С. 269. Я, честная книга, Сатира, памятник времён Петра Великого, дщерь чада духовного звания, я должна стоять между разбойником и наложницею!! О, это уж слишком!!!
Но эти наглянки отвечали мне…, что они в большой моде, бывают у княгинь и у графинь и везде хорошо приняты; что я должна молчать, не то они отделают меня по-своему в союзных с ними газетах. Я вздохнула и замолчала.
С. 270. Истории врут без памяти, Психологии морочат, Руководства надувают, Грамматики скоблят русский язык ножами, как кожевники шкуру» Лечебники важно советуют им всем пустить себе кровь и принять слабительное.
С. 271. – Барин просит отпустить ему Хромоногию. – Что такое?.. Хромоногию?.. Покажи записку. – А, Иван Тимофеевич!.. Вы уже ротмистр? – Да, уже полтора года… - Не Хромоногию, братец, а хронологию!.. – Для нас это всё равно.
С. 272. – Нет ли у вас «Поездка Греча к Булгарину»?.. – ВЫ хотите сказать в Германию?.. – А мне какая до того нужда, куда они ездят… лишь бы остро писали!..
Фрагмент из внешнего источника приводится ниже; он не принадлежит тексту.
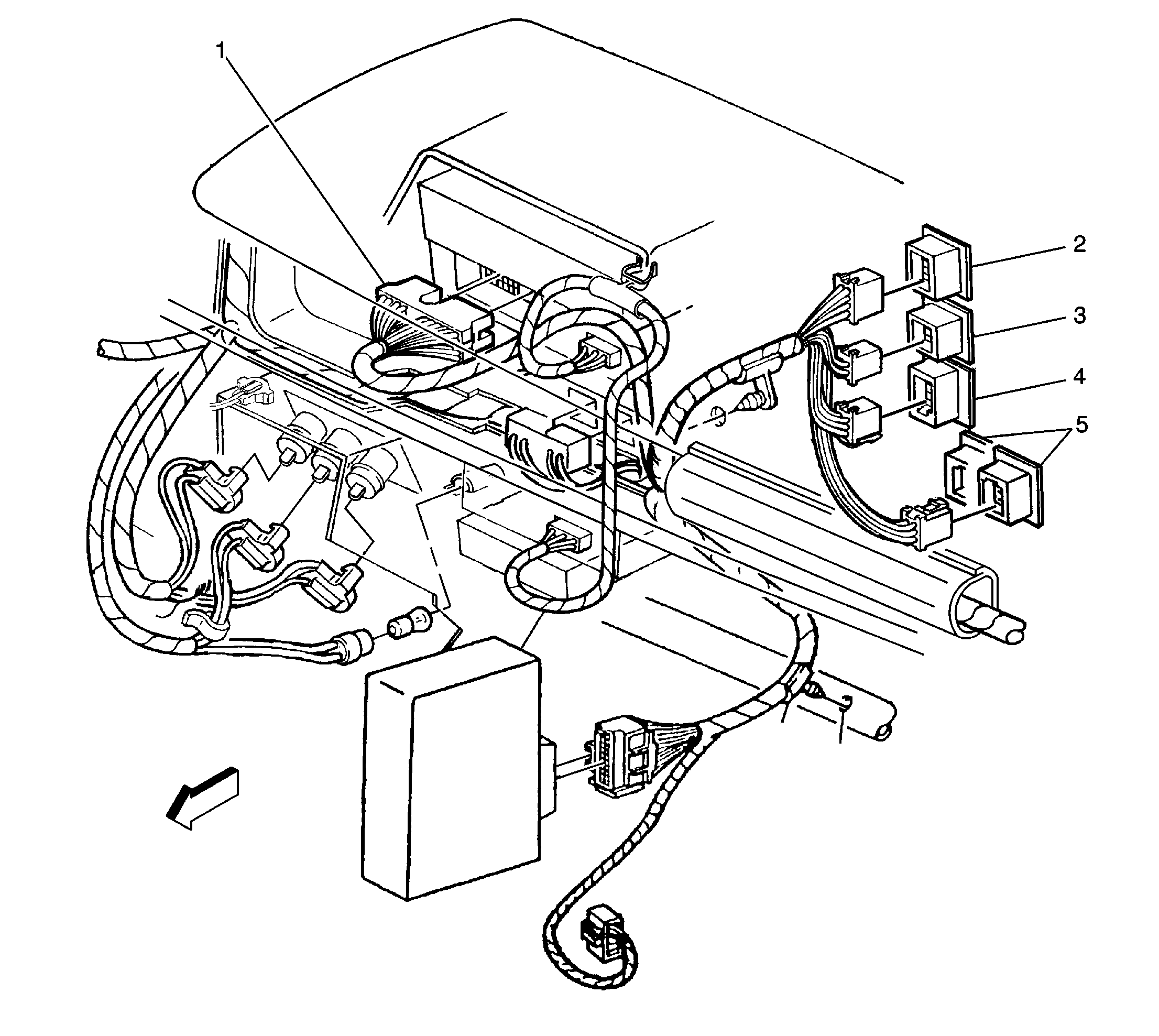 1
2
3
4
5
С. 407. Давайте ножи, топоры, плахи, палицы; давайте ужас и смерть – сто, двести, тысячу смертей – как можно более смерти и крови! Кровь есть лимонад модной словесности (наше выделение)… Позвольте мне сделаться великим писателем через разбойников!
С. 414. Каждое слово хладнокровного мучителя поражало её новой смертью; вся её кровь, вся жизнь сбежалась и заключилась в сердце; члены её оледенели, и обильные слёзы струились уже по безжизненному лицу.